▸ **Information supplied**
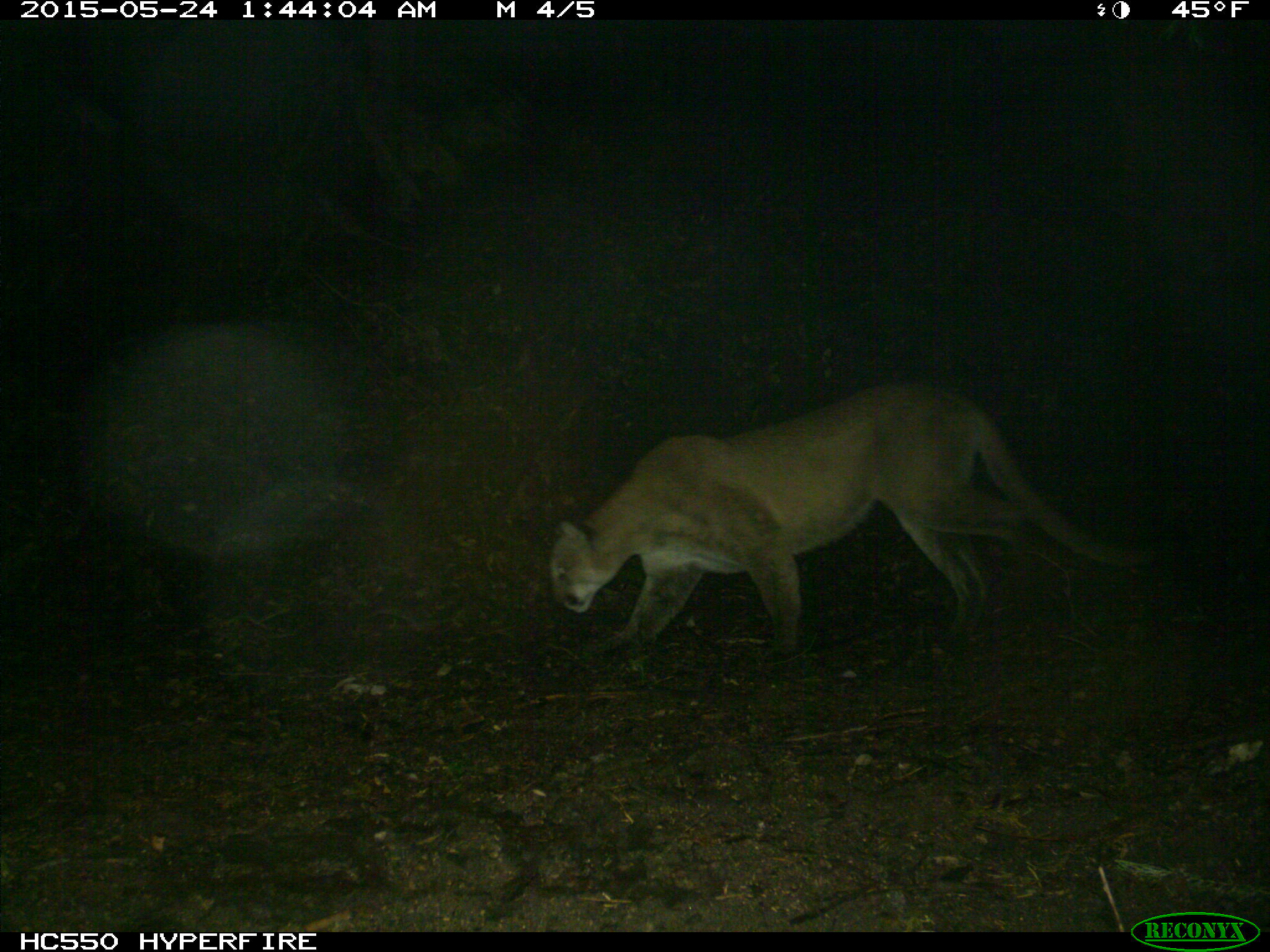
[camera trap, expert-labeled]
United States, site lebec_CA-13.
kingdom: Animalia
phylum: Chordata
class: Mammalia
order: Carnivora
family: Felidae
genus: Puma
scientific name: Puma concolor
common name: mountain lion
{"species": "Puma concolor (mountain lion)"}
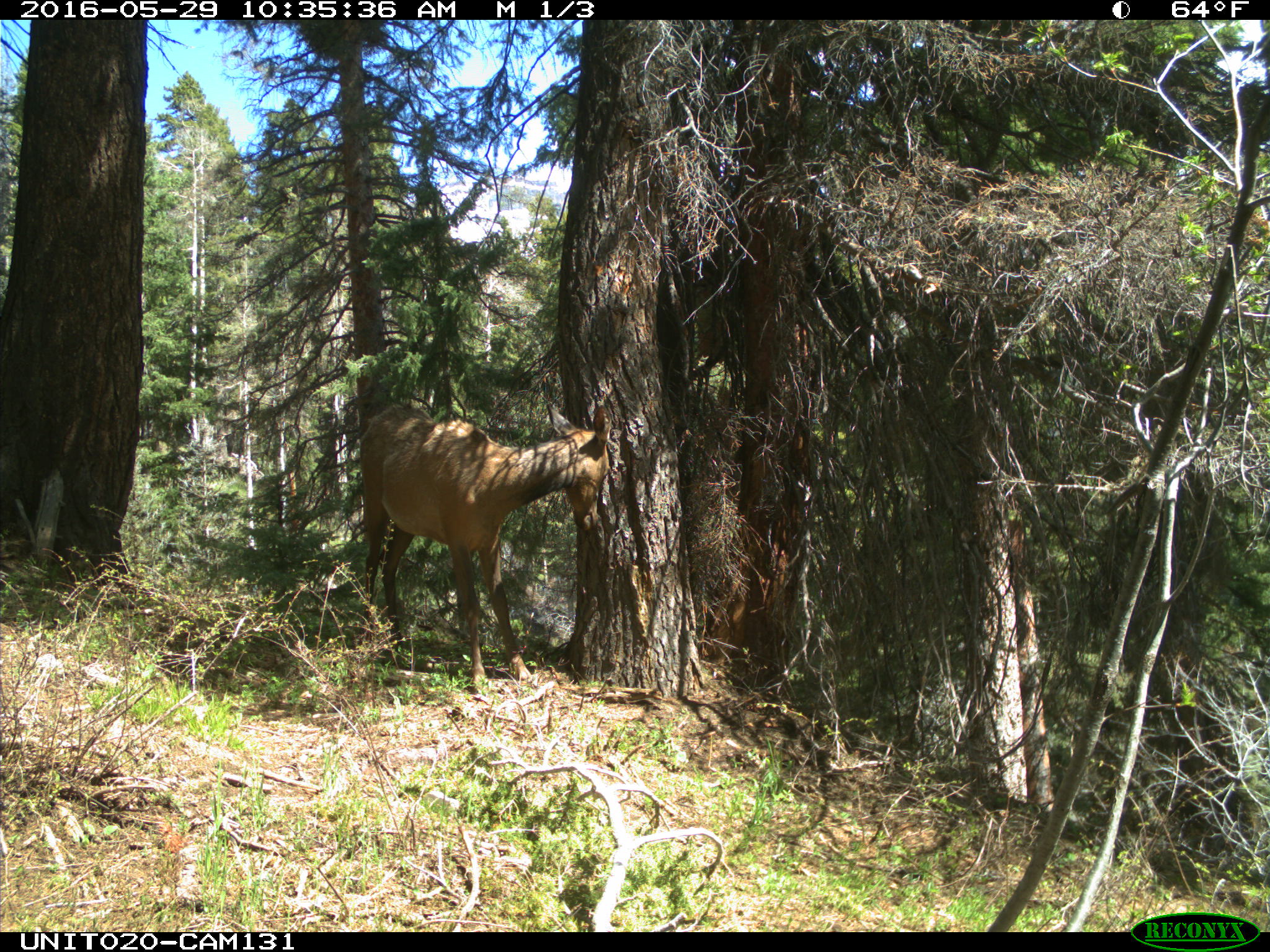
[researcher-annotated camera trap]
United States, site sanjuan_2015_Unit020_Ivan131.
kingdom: Animalia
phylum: Chordata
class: Mammalia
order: Artiodactyla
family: Cervidae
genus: Cervus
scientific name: Cervus elaphus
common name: red deer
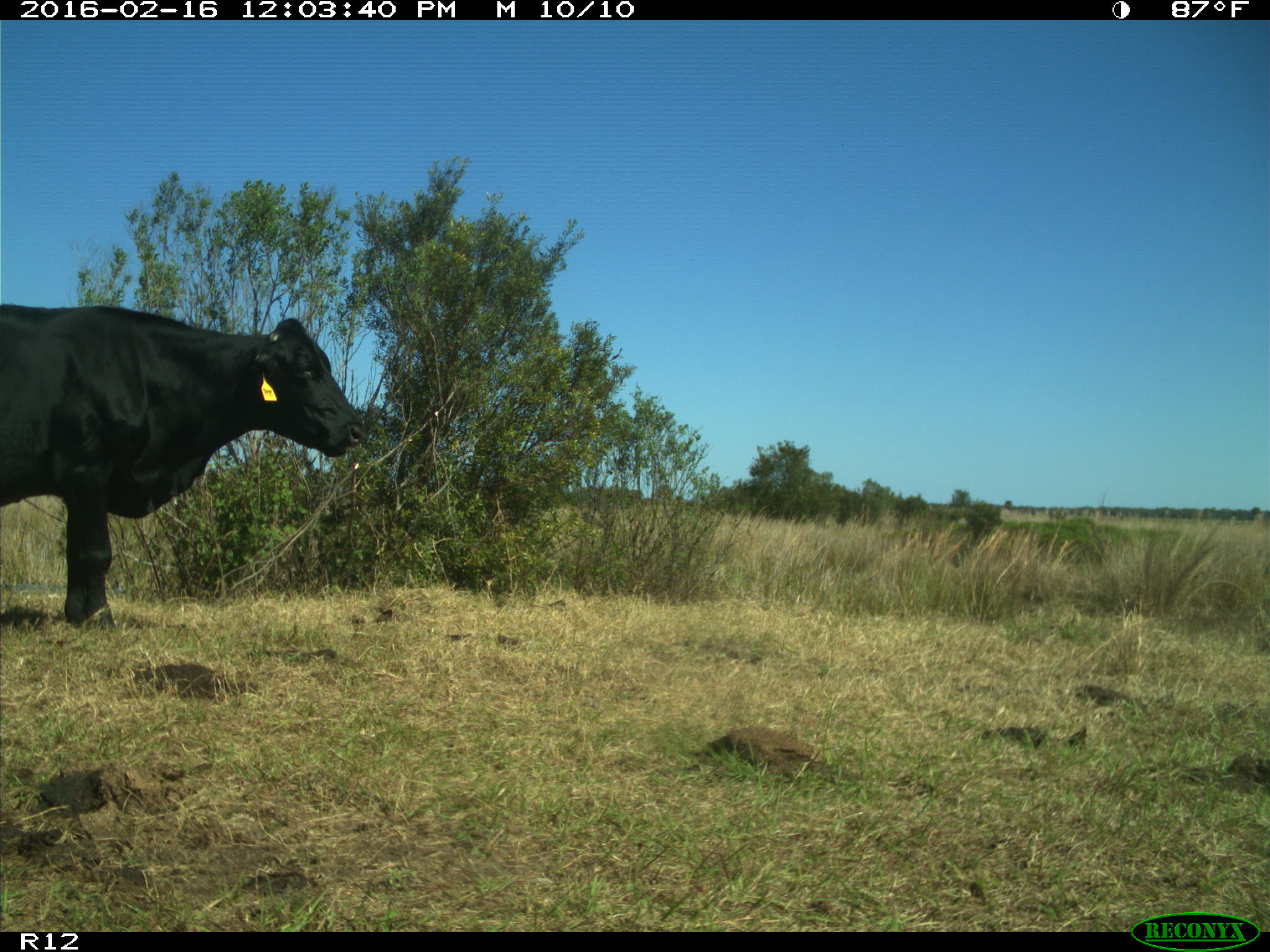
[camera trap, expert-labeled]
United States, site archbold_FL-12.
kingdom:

▸ **Task goal**
Only the lines from the one containing "family: Cervidae" through the end of the records are wanted, set down exactly and without their pictures.

▸ **Output below**
family: Cervidae
genus: Cervus
scientific name: Cervus elaphus
common name: red deer
[camera trap, expert-labeled]
United States, site archbold_FL-12.
kingdom:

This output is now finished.